Девочек тринадцати-четырнадцати лет, которые уже имели своих детей, было полно. Одна молодая женщина, лет тридцати, принесла больного мальчика трёх лет. С ней была девушка, на вид лет пятнадцати, очевидно — старшая дочка. Пока я осматривал ребёнка, девушка играла его пальчиками и хихикала. Чтобы положить его в госпиталь, нужно было письменное согласие матери.
— Теперь вы, мамаша, должны подписаться вот здесь, — протянул я бумагу той женщине.
— Я не мама, я бабушка, — сказала она со смехом.
— Вы — бабушка? Ни за что бы не подумал. Сколько вам лет?
— Тридцать один.
— Да? А где же мать?
— Да вот она — мать, — указала на девушку.
Удивившись, я протянул бумагу ей.
— Тогда вы должны подписать. Вам уже есть восемнадцать?

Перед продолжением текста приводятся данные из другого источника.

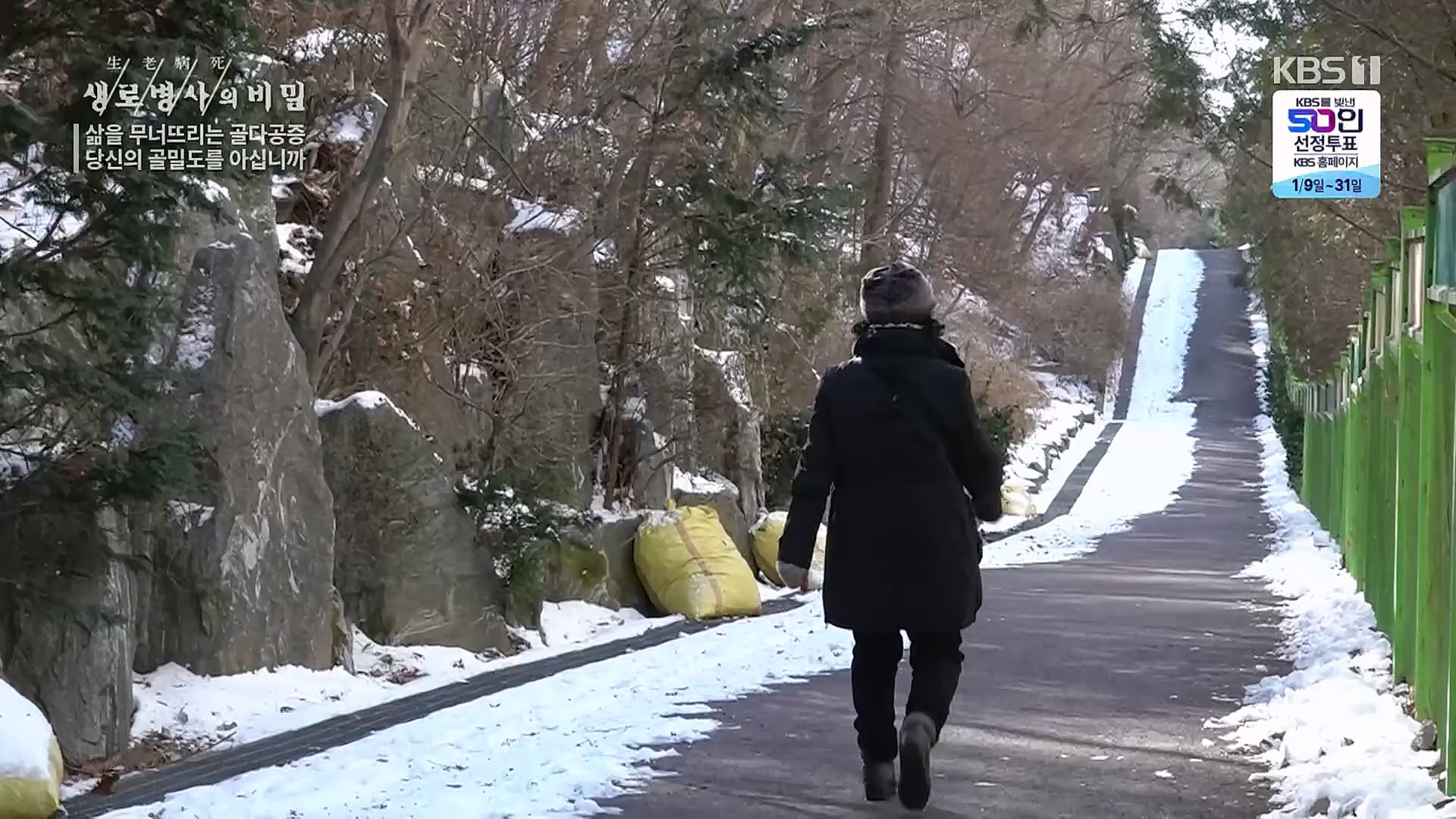 생로병사의 비밀.E852.230118p.H264-F1RST.mp4_20230120_200315.942.jpg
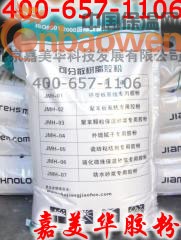 厂家直销【抗裂砂浆专用胶粉】抗裂砂浆专用胶粉价格批发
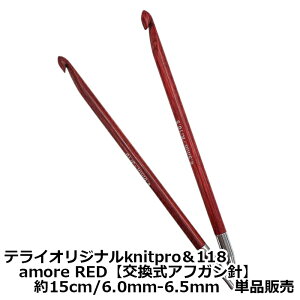 eCIWiknitpro118 amore REDyAtKjz15cm/6.0mm-6.5mm@Pi̔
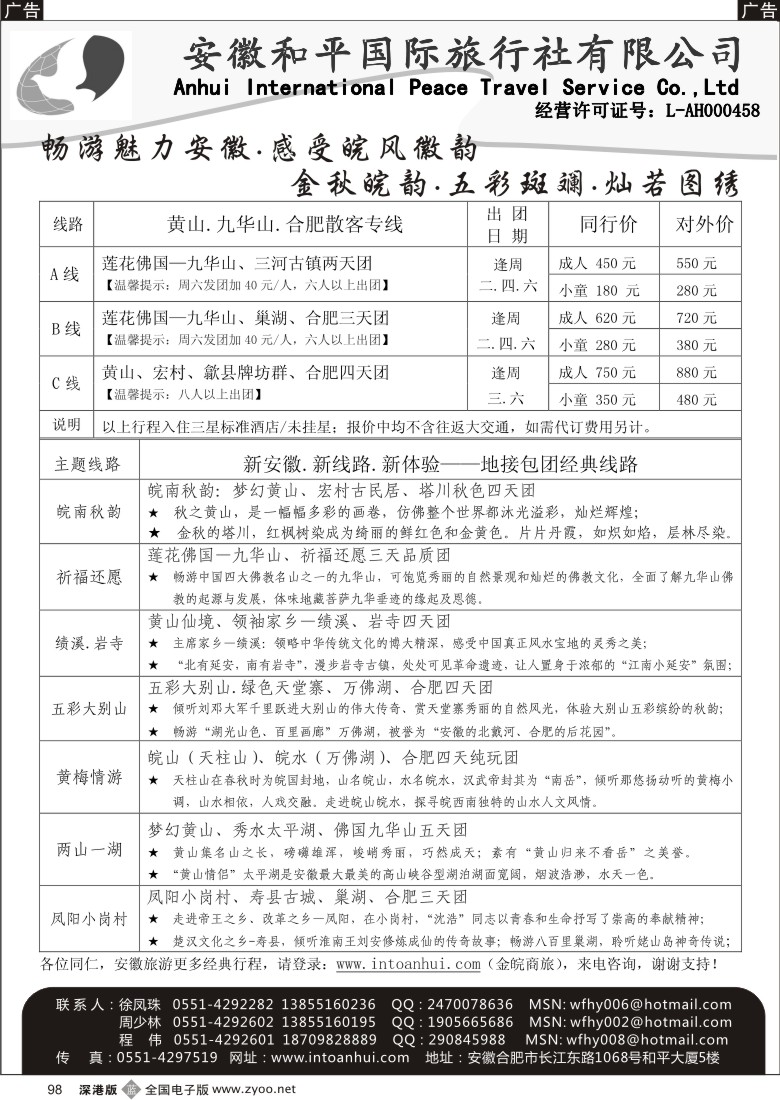b黑098  皖风徽韵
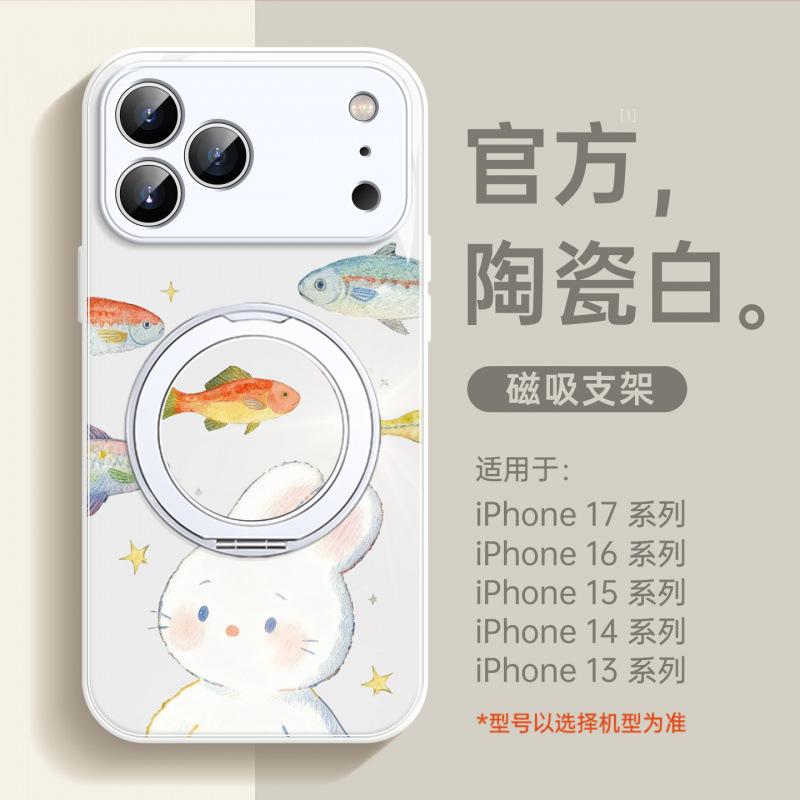 Applicable to Apple 17promax mobile phone case, new iPhone14Pro case 16plus magnetic suction bracket 15pro.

Она заморгала глазами от удивления. Вступилась мать:
— Не-е, док, ей только шестнадцать.
По закону она подписать не могла, пришлось подписывать бабушке.
Кто были отцы — этого почти никогда не знали и, очевидно, не очень интересовались.
Во многих случаях отцами младенцев бывали отцы, родственники или братья девочек-матерей: в обществе, более похожем на звериное, чем на человеческое, это ни грехом, ни странностью не считалось. И вот что интересно: несмотря на все и всякие кровосмешения, практически никогда к нам не приводили изнасилованных девочек.